More about: Raissa Pardini
Chances are that you’ve seen a Raissa Pardini piece. Bold and retro with a focus on typography and the manipulation of those letters into art, her record and poster designs are the number one choice for today’s most influential underground bands. Squid, Idles, The Orielles and The Murder Capital are a cherrypicked few from a growing list, and alongside them, Raissa's graphic design is coming to characterise the musical era we are living in now.
Take a look at her work. Punchy, punky and idiosyncratic, Raissa’s posters are anachronistic yet in love with the vintage. They are bold and unique with typography the centre of their experimentations. There is nothing quite like them. Each of her many designs is a favourite, drawing the eye from here to there, impeccably encapsulating the atmosphere of the band they depict and leading a generation of underground music lovers to a rediscovery of the retro. How, I wonder out loud on the phone to her one dark Friday evening, does she do it?
“Designers make the music tangible in visuals” she explains from her studio 400 miles away in Glasgow, making clear that in order for an artwork to sing, “there has to be a lot of communication between how I feel, how the band feel, how we want people to feel about seeing something and hearing something at the same time.”
With the artists her essential sounding board, Raissa goes on to magic ideas into her sketchbook and then onto the computer, making the sounds of our favourite musicians something to admire with our eyes as well as our ears. Each finishing product is dramatic, eye-catching and unique...and that's particularly impressive when you consider that Raissa's work focuses heavily on typography.
“Through the decades we’ve produced more and more fonts, but what hasn’t been done much is experimenting and pushing letters to make artworks” she says, adding that “now we see fonts as a visual aspect [of design], they can be anything.”
And in Raissa's hands they are. Upside down, inside out, repeated, manipulated, distended and exploded, these fonts differ dramatically from print to print. Rarely is a letter style repeated, often are multiple typographies explored on the same page; Raissa's work continuously pushes the envelope of letters and what can be done with them, rather in the same way Factory designer Peter Saville played with contrast.

* [Collected material]:
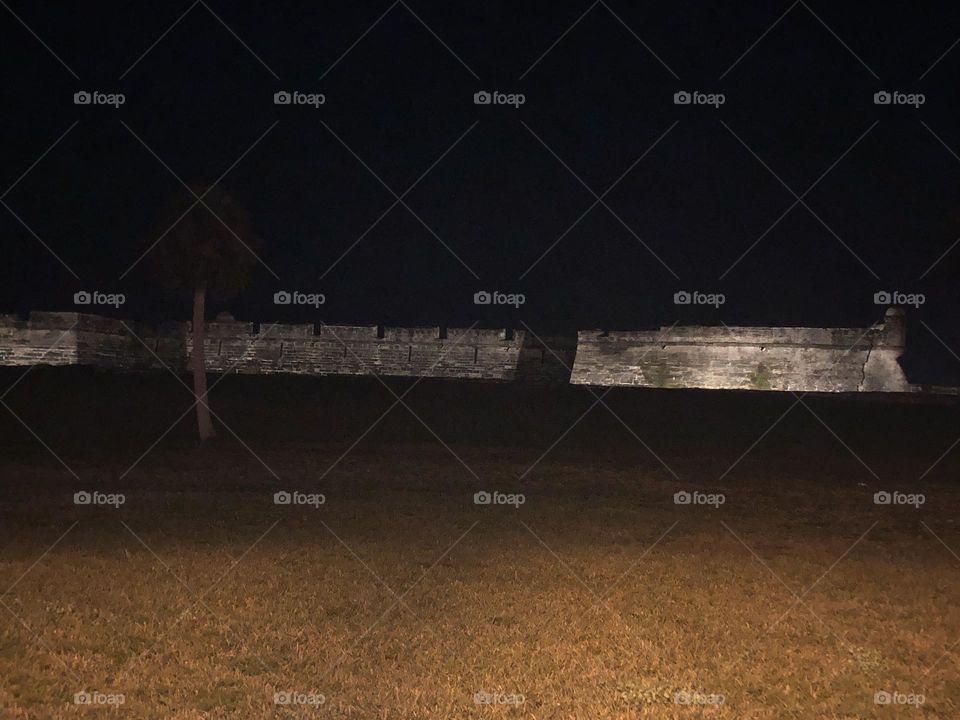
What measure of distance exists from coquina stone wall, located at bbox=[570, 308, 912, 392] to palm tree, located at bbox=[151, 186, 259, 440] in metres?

* [Your tasks]:
a: In the article on Raissa Pardini, rewrite the stretch from "With the artists" through "heavily on typography.", putting "notebook" in place of "sketchbook".
b: According to the article on Raissa Pardini, in what city is her studio?
c: Pick up the article on Raissa Pardini after its last sentence and keep writing it.

* [Answers in order]:
a:
With the artists her essential sounding board, Raissa goes on to magic ideas into her notebook and then onto the computer, making the sounds of our favourite musicians something to admire with our eyes as well as our ears. Each finishing product is dramatic, eye-catching and unique...and that's particularly impressive when you consider that Raissa's work focuses heavily on typography.

b: Glasgow

c:
Much of her work's boldness and eclecticism comes from Raissa’s own living situations. Having been born in a small town in Tuscany, she went on to study or work in Milan, Marrakech, Berlin, London and Glasgow. She has worked in record shops and played in bands, studied everything from calligraphy to paper-making. And if a well-lived life has given her anything, it’s inspiration. Of course, music inspires her too, as well as the artworks that have been designed for it. Buzzcocks covers are a favourite, as well as recent designs coming out of Africa: “there is an aesthetic from the African Beat coming out now, they all have amazing covers and incredible fonts.”
Not all inspirations are born equal though. Raissa mourns the loss of record shop Lucky Seven - where she used to work, and where many of the hundreds of records she owns are from - but reserves less enthusiasm for London itself, finding it to be “a difficult city if you want to be an artist.” Milan she found similarly suffocating, though she isn’t quite so damning about the Italian city as she is of the UK capital: “London has been the worst city out of all the cities I’ve lived. It’s too expensive to experiment on anything” she sighs. By contrast, Glasgow, where she lives now, offers “cheaper rent than most places. It isn’t gentrified. The community is strong.” And perhaps most importantly, “it gives artists the freedom to get the best out of their work.”
Even the weather (“really bad”) is a positive in Raissa’s eyes. Like Berlin, she believes there’s “a lot of indoor activity because the city’s strongest point is not the weather…if it was sunny every day I don’t think it would be productive.”
In her airy studio, stacked atop other creative workspaces and two of the city’s music venues, Raissa works all day (though rarely in the morning) and then returns to the house she shares with her partner in the evening.
And in this calmer, cheaper world, where “everyone has a nice house [and] a nice place to work”, Raissa is making some of her most extraordinary works to date. There’s a disco-style IDLES tour poster bleached yellow, a Cherry Glazerr number in which letters formed like notes fall down the page, and a Pond piece that Raissa identifies as a favourite because “sometimes working with lines and shapes is the best thing ever.”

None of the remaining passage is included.